• **取り組む課題**
公立中高一貫校の強さについての文章から、「次の反証は、大阪や愛知など地」を含む語句で始まり「受験で成功するかどうかは、極論すれば、合格に間に合うか間に合わないか、である。」で終わる部分を、一字も変えずに抜き出して返してください。

• **掲載文**

[2022年6月30日]
都立中を目指すなら、公立中高一貫校の強さの源泉とは何かを確認しておくべきであろう。
適性検査対策をして入学することが、公立中高一貫校の強さにつながっていると唱える人がいるが、証拠が十分ではない。
むしろ反証の方が多い。
最大の反証は、私立中高一貫校の強さである。適性検査とは相いれない入試を行っているが、大学進学実績は良好であるし、評判の良好な学校も多い。
次の反証は、大阪や愛知など地方の大都市圏などにおける公立高校の強さである。東大合格者数など難関く公立大学や、最難関私立大学の合格者数で、3年制の公立高校の健在ぶりが目立つ。公立高校は適性検査入試ではなく、学力試験を行っている。
では、公立中高一貫校の強さの源泉はどこにあるのだろうか。
仮説としては、6年一貫体制が考えられる。
最難関私立中高一貫校の灘を例にすると、中学3年分の範囲を中1で学習し、高校3年分を3年間で学習し、残った2年、つまり高2と高3を大学受験対策にあてる。
灘は極端な例としても、難関私立男子校の多くは、中学3年間を1年半もしくは2年の2学期で終え、2年の後半もしくは2年の3学期から高校課程に入る。そして高2の半ばまでには高3までの範囲を終えて、残り1年以上を大学受験対策にあてる。
これが最大の中高一貫校の強みだと考えられる。
高い難関大学合格率、高い現役合格率は、こうして達成される。
受験で成功するかどうかは、極論すれば、合格に間に合うか間に合わないか、である。
その意味で、6年一貫体制は、この「間に合う」受験指導に最適なのである。
もちろん、3年制高校を選択しても、浪人を視野に入れれば、つまり7年体制を引けば、6年一貫体制に引けを取らない結果を残すことは可能であろう。
しかし、失われる1年は大きい。
大卒の大手企業の新入社員としての年収が少なくとも失われる。これに1年間の予備校代が費用として加算される。概ね600万円くらいの損失になるだろう。
この600万円、私立中高一貫校に通わせた場合の、6年間の総教育費に相当する。
経済学で言うところの「裁定」が働いているとも考えられる。この世の中、ウマい話しなどない。
もし、失われた1年を、定年直前の上級管理職としての年収と考えれば、予備校代と合わせて、1,500万円から2,000万円が失われることになる。

[場面の幾何推論データ]
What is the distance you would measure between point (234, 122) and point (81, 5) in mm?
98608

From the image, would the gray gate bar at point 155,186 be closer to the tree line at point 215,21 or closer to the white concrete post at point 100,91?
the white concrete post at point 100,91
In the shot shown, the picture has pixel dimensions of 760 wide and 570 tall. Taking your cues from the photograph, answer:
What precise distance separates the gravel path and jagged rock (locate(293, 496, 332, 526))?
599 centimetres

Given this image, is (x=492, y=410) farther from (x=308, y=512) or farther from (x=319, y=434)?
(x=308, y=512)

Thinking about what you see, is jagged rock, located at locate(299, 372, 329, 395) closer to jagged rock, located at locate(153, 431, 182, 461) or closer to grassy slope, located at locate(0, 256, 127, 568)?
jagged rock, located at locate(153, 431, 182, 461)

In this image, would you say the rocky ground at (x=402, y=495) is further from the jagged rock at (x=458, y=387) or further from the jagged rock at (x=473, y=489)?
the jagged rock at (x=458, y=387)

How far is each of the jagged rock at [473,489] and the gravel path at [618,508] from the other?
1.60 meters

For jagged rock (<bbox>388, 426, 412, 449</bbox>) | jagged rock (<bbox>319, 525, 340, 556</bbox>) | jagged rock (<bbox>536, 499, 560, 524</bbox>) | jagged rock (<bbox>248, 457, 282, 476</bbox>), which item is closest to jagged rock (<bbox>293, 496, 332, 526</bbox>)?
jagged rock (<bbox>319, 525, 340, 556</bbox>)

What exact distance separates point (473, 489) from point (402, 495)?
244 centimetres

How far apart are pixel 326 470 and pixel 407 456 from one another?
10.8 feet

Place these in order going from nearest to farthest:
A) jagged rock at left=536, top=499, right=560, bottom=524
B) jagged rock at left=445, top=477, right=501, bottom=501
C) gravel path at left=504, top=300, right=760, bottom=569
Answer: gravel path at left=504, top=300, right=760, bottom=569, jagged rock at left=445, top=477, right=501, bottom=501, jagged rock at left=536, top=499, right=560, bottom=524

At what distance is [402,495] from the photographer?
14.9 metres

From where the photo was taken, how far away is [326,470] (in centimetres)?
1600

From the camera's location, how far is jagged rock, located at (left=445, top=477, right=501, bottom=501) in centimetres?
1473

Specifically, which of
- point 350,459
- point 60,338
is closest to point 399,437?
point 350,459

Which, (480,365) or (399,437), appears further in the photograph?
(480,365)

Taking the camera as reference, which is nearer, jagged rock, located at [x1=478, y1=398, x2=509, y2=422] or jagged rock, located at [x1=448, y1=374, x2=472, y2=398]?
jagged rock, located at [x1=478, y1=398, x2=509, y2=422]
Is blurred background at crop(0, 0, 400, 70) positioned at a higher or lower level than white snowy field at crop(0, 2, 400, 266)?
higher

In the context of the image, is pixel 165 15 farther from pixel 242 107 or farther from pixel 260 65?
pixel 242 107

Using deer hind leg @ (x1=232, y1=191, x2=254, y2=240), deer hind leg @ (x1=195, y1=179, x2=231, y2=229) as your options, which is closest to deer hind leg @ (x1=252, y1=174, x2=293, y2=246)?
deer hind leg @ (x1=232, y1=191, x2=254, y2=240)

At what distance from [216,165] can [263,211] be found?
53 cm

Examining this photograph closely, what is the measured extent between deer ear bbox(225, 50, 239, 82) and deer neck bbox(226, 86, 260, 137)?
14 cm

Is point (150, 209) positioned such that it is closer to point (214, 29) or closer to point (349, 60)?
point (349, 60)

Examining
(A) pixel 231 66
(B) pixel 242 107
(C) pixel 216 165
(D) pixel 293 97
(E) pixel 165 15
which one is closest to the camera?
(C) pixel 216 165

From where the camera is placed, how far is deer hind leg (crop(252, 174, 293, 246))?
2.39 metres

• **回答**
次の反証は、大阪や愛知など地方の大都市圏などにおける公立高校の強さである。東大合格者数など難関く公立大学や、最難関私立大学の合格者数で、3年制の公立高校の健在ぶりが目立つ。公立高校は適性検査入試ではなく、学力試験を行っている。
では、公立中高一貫校の強さの源泉はどこにあるのだろうか。
仮説としては、6年一貫体制が考えられる。
最難関私立中高一貫校の灘を例にすると、中学3年分の範囲を中1で学習し、高校3年分を3年間で学習し、残った2年、つまり高2と高3を大学受験対策にあてる。
灘は極端な例としても、難関私立男子校の多くは、中学3年間を1年半もしくは2年の2学期で終え、2年の後半もしくは2年の3学期から高校課程に入る。そして高2の半ばまでには高3までの範囲を終えて、残り1年以上を大学受験対策にあてる。
これが最大の中高一貫校の強みだと考えられる。
高い難関大学合格率、高い現役合格率は、こうして達成される。
受験で成功するかどうかは、極論すれば、合格に間に合うか間に合わないか、である。